TASK GOAL: Copy the data exactly. Images are to be left out.

[[ THE RECORDS open ]]

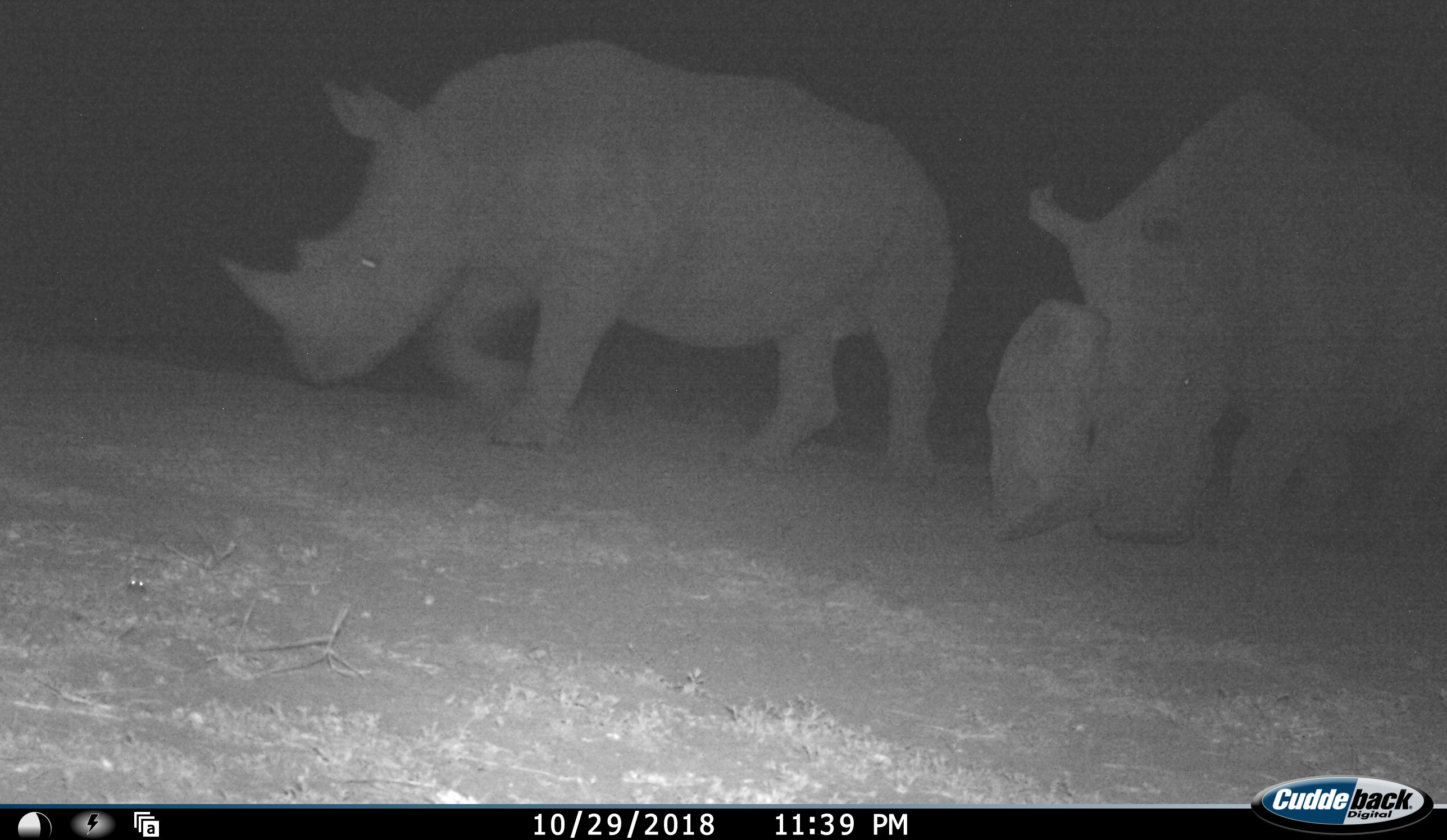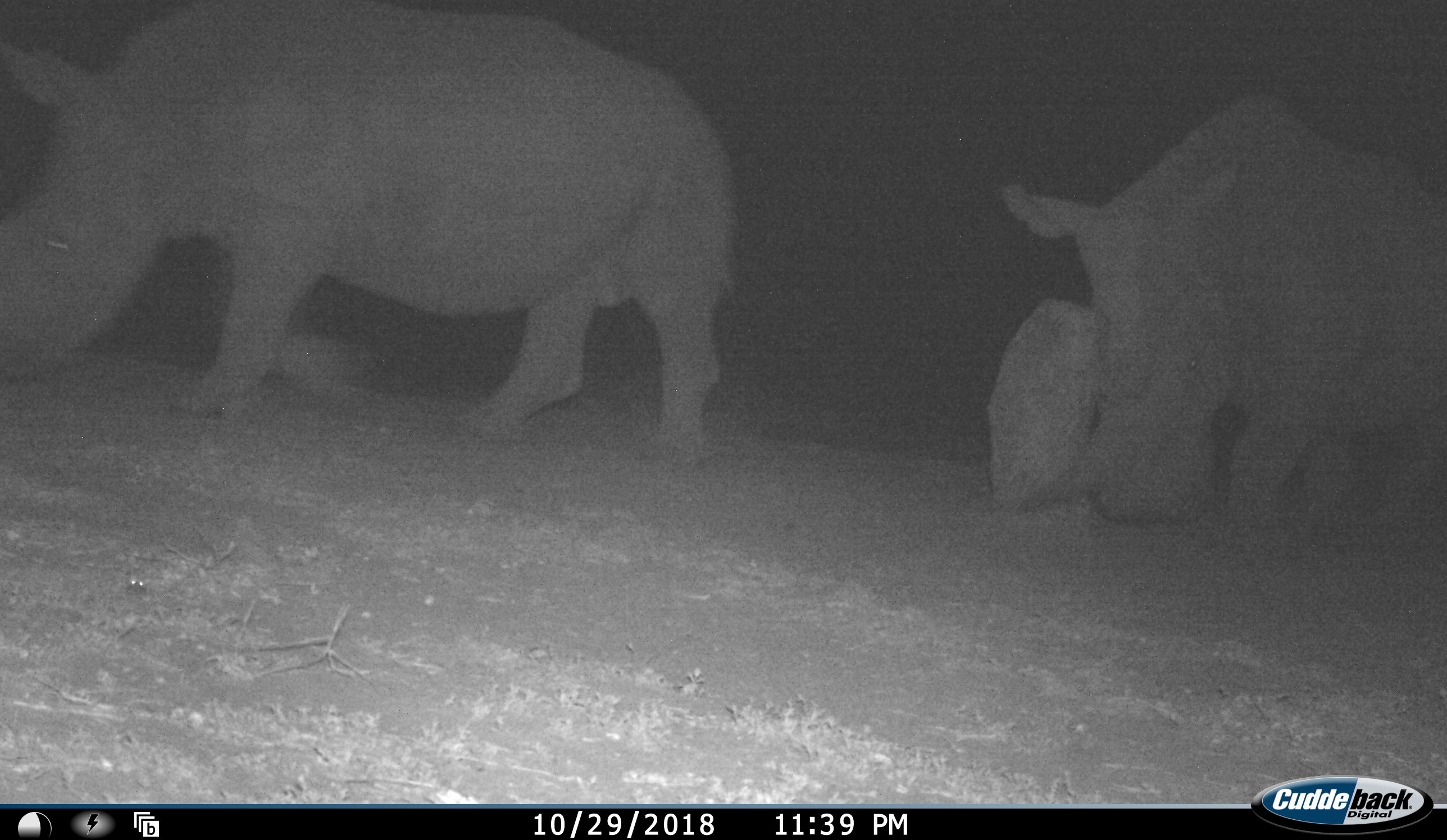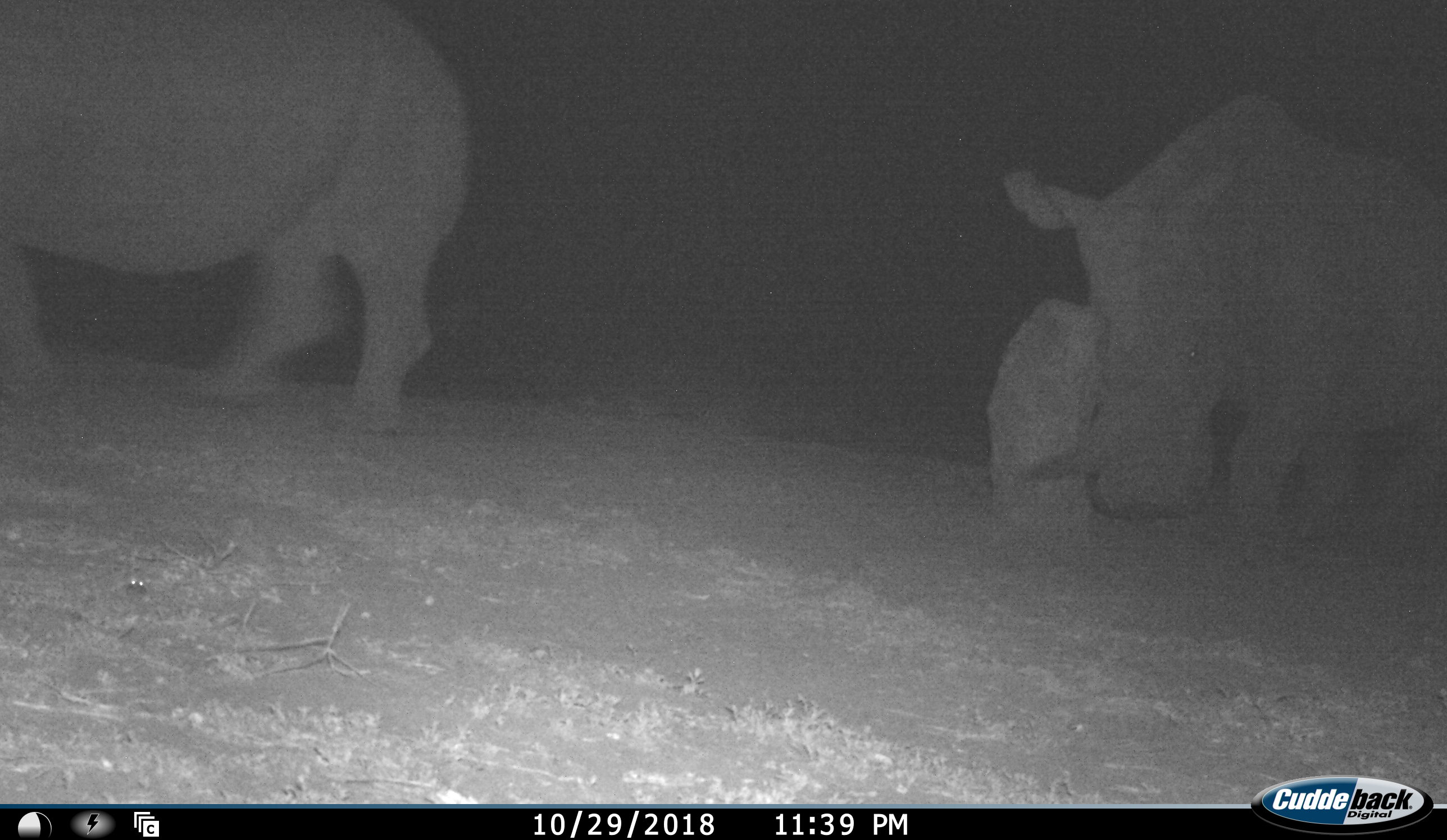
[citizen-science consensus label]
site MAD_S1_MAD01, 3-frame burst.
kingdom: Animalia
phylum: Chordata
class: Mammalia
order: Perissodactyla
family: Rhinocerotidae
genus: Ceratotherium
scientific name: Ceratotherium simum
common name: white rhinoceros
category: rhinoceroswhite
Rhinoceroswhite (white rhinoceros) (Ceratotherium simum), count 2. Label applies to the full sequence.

[[ THE RECORDS closed ]]

SOLUTION TO THIS PROBLEM:
[citizen-science consensus label]
site MAD_S1_MAD01, 3-frame burst.
kingdom: Animalia
phylum: Chordata
class: Mammalia
order: Perissodactyla
family: Rhinocerotidae
genus: Ceratotherium
scientific name: Ceratotherium simum
common name: white rhinoceros
category: rhinoceroswhite
Rhinoceroswhite (white rhinoceros) (Ceratotherium simum), count 2. Label applies to the full sequence.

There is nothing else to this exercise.